Blauer Himmel

 以来二年間、僕は詞を作り続けては彼女に見せているんだけど、その詞たちは残念ながら彼女の心を掴むことは出来ていない。それどころか、駄作過ぎて呆れられ、ここ半年は駄作を破られては踏みにじられる日が続いていた。



「あんな怖い女のなにが良いんだか」

 高校に入ってから親友になった、鈴木博人ハクトが、そんな僕を呆れたように笑う。

「森永なんて、顔が綺麗なだけで、性格最悪じゃん」

 ハクトは顔が綺麗で社交的だから、女の子に良くモテる。森子ほど綺麗な女の子に出会った事はないけど、顔もそこそこ、性格も良くてスタイル最高な女の子とだったら何人も付き合ってるし、紹介もしてあげるのにと、僕を嗤った。

「それでも……俺は森子が好きだから」

 僕が微笑むと、ハクトは呆れたように目を細め、「バンドでもやろうか。モテるかもよ」と呟いた。

「バンド?」

「ギター。今、練習してるんだ。モテるかと思って」

「お前がそれ以上モテてどうすんだよ」

 僕はハクトの短絡さに呆れたけど、四歳の頃からピアノを習っていて、曲を作ることはそれほど苦じゃなかったし、詞を書くことも嫌いじゃない。面白そうなので、ハクトの誘いに乗ることにした。
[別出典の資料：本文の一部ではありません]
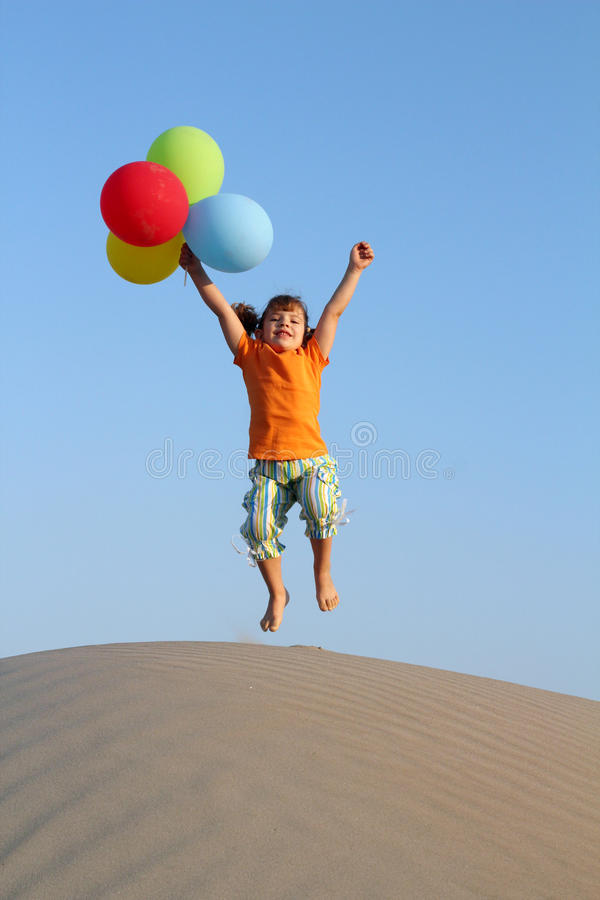 A menina salta na duna de areia imagens de stock royalty free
 ……バンドの名前は、「Blauer Himmelブラウワー ヒンメル


 ドイツ語で「青空」という単語だ。良いネタが思い浮かばなかったので、ハクトが大好きなブルーハーツの曲からパクった。パクるだけではなんなので、当時僕が独学で習っていたドイツ語で名前を付けた。それだけだ。

 半年くらいして、いろんなライブハウスでお世話になることになってから、その名前にしたことに激しく後悔した。

 名前が長い。

 文字数が多すぎて、ドイツ語を習得していない僕以外のメンバーが自分のバンド名をかけないことに気がついた。

「バンドの名前がちゃんと書ける」

 ただそれだけのことで、僕はバンドのリーダーになった。


 バンドのメンバーは、まずはギターのハクト。

 YOUTUBEやニコ動で「やってみた」なんかをUPするほどにテクニックはあるが、実はまったくタブ譜が読めない。今まで覚えた曲はすべて耳コピらしく、こいつにギターパートを覚えさせるために、僕は自分の曲を作る際、まずはパソコンでデモを作るところからはじめることになった。
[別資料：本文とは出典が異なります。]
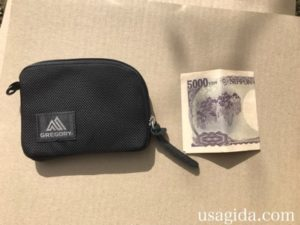 グレゴリーのコインワレットと二つ折りの5000円札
 ドラムのシンゴにベースのユウヤ。ユウヤの実家が八百屋で、二十時には店じまいをする。その店が終わってからおじさんが寝てしまう二十二時までを、バンドの練習場として貸してもらえることになっている。

 困ったのは、ドラムのシンゴだ。彼は偏差値が七十もある進学校のお坊ちゃまだった。ひとつのことにしか集中できない彼はバンドの練習に一生懸命になりすぎ、ちょいちょいテストの点数を落としてしまう。そうするとママに怒られて、ライブのある日に家から出ることを禁止されることがあった。




 ……そんなとき、僕たちのヘルプを買って出てくれる人がいた。

 シドさんという、二つ年上のドラムス。

 去年高校を卒業したばかりで、今は「jack in the box」というバンドに所属し、プロを目指してヒモ生活だと自分を嗤っている。日本人の血の方が多いというのが信じられないほどに見た目が欧米人のクォーターで、ガタイも良くて、ドラムの演奏も僕の譜面は初見のはずなのに、シンゴより上手に叩く。

「出演料は、お前らが稼げるようになってからで良いから」

 そう言って、シドさんはいつもヘルプのお礼金も受け取らず、缶コーヒー一本だけ奢らせてくれた。